Document text
The instinct to “leave the leaves,” however, is a good one, when managed properly. Even if you are a neat freak and can’t stand to see a leaf on the lawn, you have good options.

If you don’t mind mowing, set your mower on the mulch setting and go over your lawn twice to chop the leaves into small pieces and leave them in the lawn as a natural fertilizer. Research has shown that lawns actually benefit from a thin layer of leaves. Unless the layer is very thick, chopped leaves don’t cause thatch. University researchers have compared lawns in which leaves were mowed in vs. raked off, and the leaves-on lawns came out healthier and better performing.

In areas where leaves should be removed or thinned, think about recycling them on site. Gather your leaves and chop them by running over them with the lawn mower or use a weed trimmer like an immersion blender in a garbage can loosely filled with leaves. The chopped leaves make an attractive mulch for your garden beds. The chopped leaves also break down faster than whole leaves, but both will provide nutrition for your plants, enrich the soul and encourage worms that will aerate your soil and work the nutrients into your plants root zone. Leaves can be piled up around ornamental trees, shrubs and perennials to no ill effect.

Leaf litter is important for your garden ecology for other reasons. The vast majority of butterflies and moths overwinter in the landscape as an egg, caterpillar, chrysalis or adult. In all but the warmest climates, these butterflies use leaf litter for winter cover. Beyond butterflies, native bumblebees also rely on leaf litter for protection. At the end of summer, mated queen bumblebees burrow only an inch or two into the earth to hibernate for winter. An extra thick layer of leaves is welcome protection from the elements. There are so many animals that live in leaves: Spiders, snails, worms, beetles, millipedes, mites and more. They support the chipmunks, turtles, birds and amphibians that rely on these insects for food.

Set exercise 1
According to the text on fall leaves, how far into the earth do mated queen bumblebees burrow to hibernate for winter?
Set exercise 2
Echo the passage in the text on fall leaves starting at "Leaf litter is" and ending at "insects for food.".

Provided information
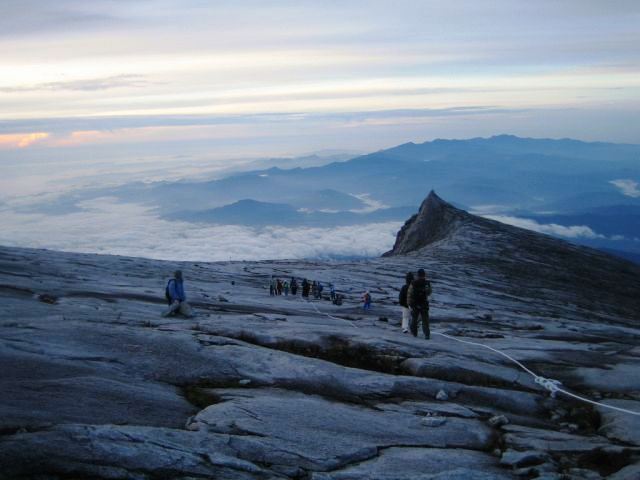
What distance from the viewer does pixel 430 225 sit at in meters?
94.3

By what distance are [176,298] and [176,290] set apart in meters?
0.43

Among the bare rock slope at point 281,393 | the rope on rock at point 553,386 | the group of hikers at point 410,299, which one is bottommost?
the rope on rock at point 553,386

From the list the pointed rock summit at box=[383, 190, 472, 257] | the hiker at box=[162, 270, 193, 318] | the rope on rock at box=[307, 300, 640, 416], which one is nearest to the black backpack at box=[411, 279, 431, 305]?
the rope on rock at box=[307, 300, 640, 416]

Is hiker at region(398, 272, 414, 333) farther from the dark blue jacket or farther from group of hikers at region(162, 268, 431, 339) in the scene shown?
the dark blue jacket

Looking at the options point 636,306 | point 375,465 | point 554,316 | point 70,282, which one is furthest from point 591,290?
point 375,465

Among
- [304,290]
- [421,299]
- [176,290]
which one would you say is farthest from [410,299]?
[304,290]

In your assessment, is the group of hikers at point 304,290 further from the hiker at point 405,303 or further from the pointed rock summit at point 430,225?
the pointed rock summit at point 430,225

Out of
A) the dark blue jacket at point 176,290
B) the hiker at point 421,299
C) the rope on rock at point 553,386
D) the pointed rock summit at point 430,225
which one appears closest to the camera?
A: the rope on rock at point 553,386

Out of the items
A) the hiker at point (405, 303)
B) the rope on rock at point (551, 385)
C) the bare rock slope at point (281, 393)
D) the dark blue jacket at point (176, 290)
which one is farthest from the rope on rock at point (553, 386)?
the dark blue jacket at point (176, 290)

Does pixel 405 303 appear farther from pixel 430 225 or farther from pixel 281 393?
pixel 430 225

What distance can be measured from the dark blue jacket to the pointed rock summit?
6471cm

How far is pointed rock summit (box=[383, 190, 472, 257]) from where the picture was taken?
8988cm

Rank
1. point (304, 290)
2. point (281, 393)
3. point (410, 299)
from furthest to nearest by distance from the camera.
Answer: point (304, 290)
point (410, 299)
point (281, 393)

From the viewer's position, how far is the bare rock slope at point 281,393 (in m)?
12.4
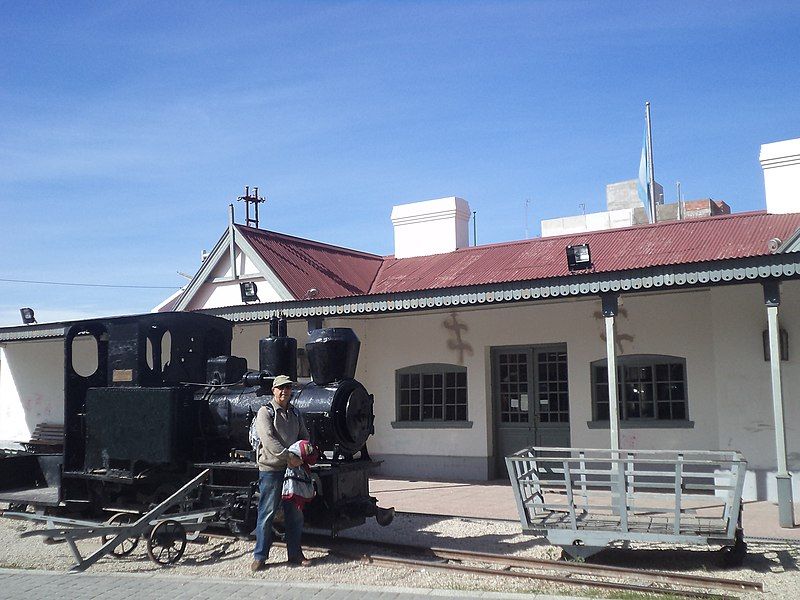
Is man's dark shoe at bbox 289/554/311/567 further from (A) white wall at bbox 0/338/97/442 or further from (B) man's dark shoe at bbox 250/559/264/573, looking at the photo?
(A) white wall at bbox 0/338/97/442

Worked answer 1
Only an inch or two.

Worked answer 2
Leaf litter is important for your garden ecology for other reasons. The vast majority of butterflies and moths overwinter in the landscape as an egg, caterpillar, chrysalis or adult. In all but the warmest climates, these butterflies use leaf litter for winter cover. Beyond butterflies, native bumblebees also rely on leaf litter for protection. At the end of summer, mated queen bumblebees burrow only an inch or two into the earth to hibernate for winter. An extra thick layer of leaves is welcome protection from the elements. There are so many animals that live in leaves: Spiders, snails, worms, beetles, millipedes, mites and more. They support the chipmunks, turtles, birds and amphibians that rely on these insects for food.